TAREFAS DO EXERCÍCIO ▸
1. Traduza para o inglês esta frase do trecho sobre o tecnobrega: "Além de Tonny e Rêgo, a disputa em torno da paternidade do tecnobrega tem mais um elemento."
2. Responda com base no trecho sobre o tecnobrega:
(a) Quantas pessoas o festival Psica reuniu em dezembro?
(b) Em que mês a Assembleia Legislativa do Pará concedeu a comenda a Tonny Brasil?
(c) Que título Jurandy prefere ao de criador do gênero?

TRECHO SELECIONADO ▸
+--
Uns anos atrás, o músico paraense Tonny Brasil, que se diz criador do tecnobrega, recebeu uma ligação dizendo que Júnior Rêgo, colega de profissão, estava no estúdio da Metropolitana FM, no centro de Belém, falando que era o pai do estilo musical. “Liguei para a rádio, disse para ele ficar ali para conversarmos. Quando cheguei, já tinha ido embora.”
Aquela entrevista, somada a anos de alfinetadas entre os músicos, marcou um momento de exposição mais direta do debate no Pará, novamente em voga depois de Gaby Amarantos ganhar um prêmio no último Grammy Latino.
No festival Psica, que reuniu 60 mil pessoas em dezembro, em Belém, ela foi celebrada como rainha, e o prêmio, como o maior reconhecimento da história de um gênero periférico que, apesar de existir há mais de duas décadas, ainda carece desse tipo de aprovação.
Além de Tonny e Rêgo, a disputa em torno da paternidade do tecnobrega tem mais um elemento. Jurandy, um dos nomes de maior sucesso nos primeiros anos do gênero, também é lembrado como criador do gênero.
Mas ele dispensa a alcunha. Prefere o título de rei do tecnobrega. “O pai é o Júnior Rêgo”, diz Jurandy. “O Tonny batizou. Não tinha nome, ele comercializou como tecnobrega. Mas não criou a história. O que ele gravava era o [brega] romântico. O Júnior veio dançante.”
Essa disputa esquentou em maio do ano passado, quando a Assembleia Legislativa do Pará concedeu uma comenda reconhecendo Tonny Brasil como criador do gênero. Ele também é tratado dessa maneira em documentários sobre o tecnobrega, como “Brega S/A” e os extras do DVD “Tecno Melody Brasil”, além de reportagens da imprensa local.
Tonny usa a mídia e o estado como chancela. “Me vejo como o criador, e isso agora está certificado pelo estado, não se pode mudar. Mas não gosto desse título de pai. Dei a ideia, mostrei a possibilidade, não escondi a fórmula. Depois, cada um foi para um canto. Quem deu o estopim, é inegável, fui eu.”
Júnior Rêgo se sente apagado da história. “Sou o verdadeiro autor do tecnobrega”, diz. “Você não vê ele [Tonny] dizer que é o pai, manda os outros dizerem. Paga matéria no jornal. Tem vergonha de me encontrar. Não fala comigo. Tanto ele quanto Gaby Amarantos escondem o Júnior Rêgo.” Procurada pela reportagem, a cantora não quis comentar.
Para além dos conflitos pessoais e de narrativas, há questões estéticas que ajudam a entender a gênese do estilo. “O tecnobrega dá seus primeiros passos no final dos anos 1990, quando o axé dominava o Brasil e o mercado de brega pop no Pará passava por uma crise”, diz Zek Picoteiro, DJ e pesquisador do brega paraense. “Os artistas tiveram que achar uma solução mais acessível para produzir seus discos.”
+--
DADOS FORNECIDOS ▸
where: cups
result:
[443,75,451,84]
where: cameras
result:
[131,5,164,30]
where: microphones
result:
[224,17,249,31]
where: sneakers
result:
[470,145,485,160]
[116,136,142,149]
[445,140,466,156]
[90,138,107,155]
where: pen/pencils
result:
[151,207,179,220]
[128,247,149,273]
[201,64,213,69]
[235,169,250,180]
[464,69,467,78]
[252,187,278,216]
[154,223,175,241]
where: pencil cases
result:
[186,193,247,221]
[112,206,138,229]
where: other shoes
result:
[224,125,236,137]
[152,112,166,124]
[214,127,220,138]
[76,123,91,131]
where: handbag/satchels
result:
+--
RESULTADOS DAS TAREFAS ▸
1. Besides Tonny and Rêgo, the dispute over the paternity of tecnobrega has one more element.

2.
(a) 60 mil pessoas.
(b) Em maio do ano passado.
(c) O título de rei do tecnobrega.